Photochemical processes provide versatile triggers of chemical reactions. Here, we use a photoactivated lipid switch to modulate the folding and assembly of a protein channel within a model biological membrane. In contrast to the information rich field of water-soluble protein folding, there is only a limited understanding of the assembly of proteins that are integral to biological membranes. It is however possible to exploit the foreboding hydrophobic lipid environment and control membrane protein folding via lipid bilayer mechanics. Mechanical properties such as lipid chain lateral pressure influence the insertion and folding of proteins in membranes, with different stages of folding having contrasting sensitivities to the bilayer properties. Studies to date have relied on altering bilayer properties through lipid compositional changes made at equilibrium, and thus can only be made before or after folding. We show that light-activation of photoisomerisable di-(5-[[4-(4-butylphenyl)azo]phenoxy]pentyl)phosphate (4-Azo-5P) lipids influences the folding and assembly of the pentameric bacterial mechanosensitive channel MscL. The use of a photochemical reaction enables the bilayer properties to be altered during folding, which is unprecedented. This mechanical manipulation during folding, allows for optimisation of different stages of the component insertion, folding and assembly steps within the same lipid system. The photochemical approach offers the potential to control channel assembly when generating synthetic devices that exploit the mechanosensitive protein as a nanovalve.
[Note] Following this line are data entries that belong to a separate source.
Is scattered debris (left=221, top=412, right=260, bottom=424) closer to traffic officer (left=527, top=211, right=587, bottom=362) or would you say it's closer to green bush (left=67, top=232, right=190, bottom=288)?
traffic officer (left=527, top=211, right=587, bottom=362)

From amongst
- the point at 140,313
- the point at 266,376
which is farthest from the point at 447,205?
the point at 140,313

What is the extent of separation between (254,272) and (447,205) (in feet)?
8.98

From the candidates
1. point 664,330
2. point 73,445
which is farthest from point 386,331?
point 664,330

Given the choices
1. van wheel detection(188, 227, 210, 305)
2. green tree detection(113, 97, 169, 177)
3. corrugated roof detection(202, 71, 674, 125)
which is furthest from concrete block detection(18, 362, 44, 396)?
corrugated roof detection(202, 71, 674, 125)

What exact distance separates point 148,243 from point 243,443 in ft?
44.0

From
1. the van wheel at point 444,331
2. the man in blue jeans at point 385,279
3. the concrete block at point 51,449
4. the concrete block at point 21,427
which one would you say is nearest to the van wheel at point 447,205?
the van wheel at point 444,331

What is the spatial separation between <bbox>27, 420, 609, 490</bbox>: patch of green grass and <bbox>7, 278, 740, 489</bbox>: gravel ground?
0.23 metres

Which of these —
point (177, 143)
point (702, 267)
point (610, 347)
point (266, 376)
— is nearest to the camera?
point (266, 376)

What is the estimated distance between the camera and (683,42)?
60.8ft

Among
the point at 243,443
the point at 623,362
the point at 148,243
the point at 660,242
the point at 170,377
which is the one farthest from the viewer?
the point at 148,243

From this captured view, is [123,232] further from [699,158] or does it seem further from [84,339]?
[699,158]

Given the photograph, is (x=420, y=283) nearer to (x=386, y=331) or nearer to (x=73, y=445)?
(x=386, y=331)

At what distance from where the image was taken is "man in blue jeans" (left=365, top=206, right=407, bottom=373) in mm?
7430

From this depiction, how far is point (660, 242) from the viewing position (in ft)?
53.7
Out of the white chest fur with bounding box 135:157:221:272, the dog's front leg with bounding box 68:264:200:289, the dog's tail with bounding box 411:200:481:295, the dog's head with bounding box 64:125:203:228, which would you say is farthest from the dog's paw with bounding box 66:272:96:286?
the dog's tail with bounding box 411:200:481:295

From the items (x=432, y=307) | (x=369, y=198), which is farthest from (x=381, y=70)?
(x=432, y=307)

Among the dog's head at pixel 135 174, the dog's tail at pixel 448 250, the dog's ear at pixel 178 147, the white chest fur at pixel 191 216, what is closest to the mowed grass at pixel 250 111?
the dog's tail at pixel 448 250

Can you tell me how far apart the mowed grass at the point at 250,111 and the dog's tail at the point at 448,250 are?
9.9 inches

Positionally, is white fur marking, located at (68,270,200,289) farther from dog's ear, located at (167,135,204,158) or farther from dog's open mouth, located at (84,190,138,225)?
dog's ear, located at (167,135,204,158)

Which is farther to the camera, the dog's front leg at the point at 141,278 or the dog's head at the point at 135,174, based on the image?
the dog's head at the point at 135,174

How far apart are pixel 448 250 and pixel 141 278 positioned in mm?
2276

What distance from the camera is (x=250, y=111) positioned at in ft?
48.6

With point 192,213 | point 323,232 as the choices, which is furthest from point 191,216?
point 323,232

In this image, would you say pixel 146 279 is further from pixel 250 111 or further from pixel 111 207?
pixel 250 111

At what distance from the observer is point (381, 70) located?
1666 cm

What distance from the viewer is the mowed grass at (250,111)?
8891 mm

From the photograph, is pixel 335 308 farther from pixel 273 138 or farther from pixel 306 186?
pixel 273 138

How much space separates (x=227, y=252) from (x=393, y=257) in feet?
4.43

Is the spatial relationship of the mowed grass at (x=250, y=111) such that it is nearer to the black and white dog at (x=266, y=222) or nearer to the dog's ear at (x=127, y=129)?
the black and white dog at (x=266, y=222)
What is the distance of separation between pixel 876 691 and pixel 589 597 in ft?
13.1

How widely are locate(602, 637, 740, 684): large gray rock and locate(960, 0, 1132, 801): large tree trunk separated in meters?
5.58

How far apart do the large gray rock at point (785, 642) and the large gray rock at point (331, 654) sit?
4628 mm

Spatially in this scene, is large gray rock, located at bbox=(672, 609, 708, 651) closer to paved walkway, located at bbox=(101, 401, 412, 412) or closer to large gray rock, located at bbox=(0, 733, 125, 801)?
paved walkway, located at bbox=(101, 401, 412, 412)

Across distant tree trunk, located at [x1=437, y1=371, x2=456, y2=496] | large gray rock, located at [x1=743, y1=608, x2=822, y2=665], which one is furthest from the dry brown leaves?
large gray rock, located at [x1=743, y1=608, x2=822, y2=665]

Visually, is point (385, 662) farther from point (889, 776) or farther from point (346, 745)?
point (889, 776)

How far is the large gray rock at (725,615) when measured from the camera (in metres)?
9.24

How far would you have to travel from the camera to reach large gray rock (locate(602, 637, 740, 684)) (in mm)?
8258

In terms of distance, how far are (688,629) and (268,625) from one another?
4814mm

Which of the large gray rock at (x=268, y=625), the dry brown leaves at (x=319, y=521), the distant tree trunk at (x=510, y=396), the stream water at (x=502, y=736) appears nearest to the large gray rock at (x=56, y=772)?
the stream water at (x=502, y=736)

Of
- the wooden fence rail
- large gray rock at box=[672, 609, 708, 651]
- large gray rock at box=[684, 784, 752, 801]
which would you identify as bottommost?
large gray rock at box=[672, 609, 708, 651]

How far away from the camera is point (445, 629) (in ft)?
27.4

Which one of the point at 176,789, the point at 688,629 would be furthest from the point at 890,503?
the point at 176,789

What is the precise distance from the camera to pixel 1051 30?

In Vitro Studies on the Folding and Function of Lactose Permease in a Synthetic Lipid System

Biological membranes are complex environments, where membrane proteins are surrounded by a bilayer composed of many different types of lipid. The physical properties of the bilayer influence protein structure, folding and function, while specific interactions with lipid molecules can also contribute towards the biological activity of some membrane proteins. Improving understanding of the interactions has resulted in the development of artifical lipid systems that allow the bilayer properties to be rationally manipulated in vitro to control protein behaviour. The bacterial transporter LacY is a well known integral membrane protein, responsible for the proton-driven uptake of D-lactose in E. coli. With a high resolution structure available and considerable understanding of mechanistic detail, and with observed changes to both structure and function in different bilayer environments, LacY is a good model system for examining the behaviour of a major class of membrane proteins in these lipid systems. Purified LacY has been folded and reconstituted into liposomes of varying synthetic lipid composition and the effect on protein topology and transport activity examined.